Sounds bizarre, but it works: Brush your teeth with your non-dominant hand. It’s a mindfulness hack that forces your brain to pay attention to the actual teeth-cleaning process and not, say, everything you did wrong yesterday. Then, take 30 seconds to arrange your post-bath (or shower) cocoon. Fold your towel and hang your bathrobe within your vision – and easy reach. Once you’re in the tub, give yourself at least a one-minute period to focus on the moment. The feel of the warm water against your skin, the smell of the soap or candle, the blissful look of that luxurious fluffy set-up awaiting you. That ounce of self care goes a long way in making sure you go from the warm, soothing shower right into a cloud-like and enveloping towel – bonus points for an oversized one.




In The Kitchen


Mindfulness in the kitchen can mean any number of things, from cooking hand-picked, locally-grown veggies into a slow-simmering and soul-fortifying soup to... something that could realistically happen on a weeknight. Rather than putting your focus on time-intensive cooking (followed by lightning speed, TV-facing eating), take a shortcut to what matters: connection. Choose a simple salad or stir-fry (or hey, even take-out) and put your efforts toward presentation. A simple yet beautifully-set table naturally sets the stage for conversation – or if you’re alone, reflection.
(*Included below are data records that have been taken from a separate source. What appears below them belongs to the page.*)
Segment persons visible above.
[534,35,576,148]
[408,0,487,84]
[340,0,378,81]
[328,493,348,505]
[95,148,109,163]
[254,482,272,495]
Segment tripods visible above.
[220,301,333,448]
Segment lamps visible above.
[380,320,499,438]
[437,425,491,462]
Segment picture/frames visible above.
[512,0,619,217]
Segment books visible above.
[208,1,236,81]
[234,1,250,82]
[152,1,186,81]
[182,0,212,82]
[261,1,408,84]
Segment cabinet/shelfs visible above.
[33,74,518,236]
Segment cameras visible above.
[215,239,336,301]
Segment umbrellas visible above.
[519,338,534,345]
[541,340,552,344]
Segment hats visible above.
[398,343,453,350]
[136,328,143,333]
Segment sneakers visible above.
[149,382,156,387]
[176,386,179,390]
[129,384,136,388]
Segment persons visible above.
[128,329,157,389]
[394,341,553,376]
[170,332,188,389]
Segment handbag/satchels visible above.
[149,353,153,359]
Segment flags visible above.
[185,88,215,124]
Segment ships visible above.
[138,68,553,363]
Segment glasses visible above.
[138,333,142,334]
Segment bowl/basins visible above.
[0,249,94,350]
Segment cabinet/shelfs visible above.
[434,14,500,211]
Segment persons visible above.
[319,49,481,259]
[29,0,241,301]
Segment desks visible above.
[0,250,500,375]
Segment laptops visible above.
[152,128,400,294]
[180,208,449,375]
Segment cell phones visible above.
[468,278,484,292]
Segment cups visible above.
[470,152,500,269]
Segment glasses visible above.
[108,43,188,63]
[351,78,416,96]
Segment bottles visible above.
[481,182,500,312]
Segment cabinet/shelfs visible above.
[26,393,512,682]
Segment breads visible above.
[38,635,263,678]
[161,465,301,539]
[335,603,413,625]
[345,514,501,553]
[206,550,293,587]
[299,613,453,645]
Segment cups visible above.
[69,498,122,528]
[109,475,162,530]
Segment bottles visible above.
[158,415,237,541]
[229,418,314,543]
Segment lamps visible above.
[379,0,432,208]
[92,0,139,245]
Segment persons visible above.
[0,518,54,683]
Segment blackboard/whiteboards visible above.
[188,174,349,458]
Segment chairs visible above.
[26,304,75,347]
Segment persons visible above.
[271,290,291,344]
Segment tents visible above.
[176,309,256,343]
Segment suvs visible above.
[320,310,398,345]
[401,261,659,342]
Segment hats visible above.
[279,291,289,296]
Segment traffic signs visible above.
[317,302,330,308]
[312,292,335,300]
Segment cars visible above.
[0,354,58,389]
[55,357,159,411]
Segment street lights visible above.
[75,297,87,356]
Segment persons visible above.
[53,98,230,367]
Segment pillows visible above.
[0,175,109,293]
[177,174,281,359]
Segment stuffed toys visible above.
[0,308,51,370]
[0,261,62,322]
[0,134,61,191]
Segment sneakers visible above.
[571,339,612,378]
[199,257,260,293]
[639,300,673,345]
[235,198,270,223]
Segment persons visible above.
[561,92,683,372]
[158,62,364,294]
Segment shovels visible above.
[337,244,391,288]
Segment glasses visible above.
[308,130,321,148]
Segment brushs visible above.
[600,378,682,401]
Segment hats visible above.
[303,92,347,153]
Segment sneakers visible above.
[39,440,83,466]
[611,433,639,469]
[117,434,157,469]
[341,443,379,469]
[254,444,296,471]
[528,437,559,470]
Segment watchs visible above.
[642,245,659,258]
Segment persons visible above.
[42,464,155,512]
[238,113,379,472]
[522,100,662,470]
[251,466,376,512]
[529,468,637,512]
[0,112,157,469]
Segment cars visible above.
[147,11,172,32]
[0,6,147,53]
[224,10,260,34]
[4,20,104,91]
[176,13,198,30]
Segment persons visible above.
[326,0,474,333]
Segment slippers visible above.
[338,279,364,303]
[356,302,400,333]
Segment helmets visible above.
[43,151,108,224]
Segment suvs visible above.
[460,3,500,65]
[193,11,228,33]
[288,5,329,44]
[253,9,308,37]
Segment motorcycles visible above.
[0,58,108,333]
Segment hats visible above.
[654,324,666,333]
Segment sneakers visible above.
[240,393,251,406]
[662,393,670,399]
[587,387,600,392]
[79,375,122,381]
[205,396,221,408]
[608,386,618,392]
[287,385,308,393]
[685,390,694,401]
Savor your bites, notice the taste and texture that accompanies every flatware movement, and don’t force your meal to compete with your device. Just the act of eating without distraction will make your food taste better, and arm you with the ability to actually notice when you’re full, or just ready to move on to dessert.  




All Day Long


No need to give up your nightcap if it serves you well. But here’s the trick: Just add water. A carafe of it, to be clear. Dress it up if you must – lemon, cucumber, mint, melon, whatever’s fresh and in the fridge should infuse it well enough. Position it with a tall glass, and challenge yourself to finish it every night. And unlike your dinner routine you can do this in front of the TV. Ready for part two of the challenge? Once you’re done, refill the carafe, and place it next to your bed. That’s your new morning routine, and it’ll be staring you down the moment you wake up. That boost of hydration will give you more energy and clarity to start the day than any app ever could – plus, it’s your first great habit of the new day. Nice work.




Throughout The House


Surely you have 15 minutes a day you can reschedule from “mindless scrolling time” to tidying time. You likely already know clutter in your home contributes to stress and anxiety, so why not make a daily habit to bust it daily? The short cleaning bursts help you focus on actively improving things – externally and internally. The added benefit of course is a clean home – a blissful feeling you can pump up with a subtle, fresh-scented diffuser. We’re partial to our Tastemaker scent, a mix of Shiso Leaf, Wild Mint, and Meyer Lemon for a bright, energizing atmosphere. Prefer candles? Light one while you’re tidying up and the scent will then remind you of your positive actions – and the neatness and calm that results from it. And just like that, you’re on your way to a better-looking home and calmer state of mind. To, just like that, be better.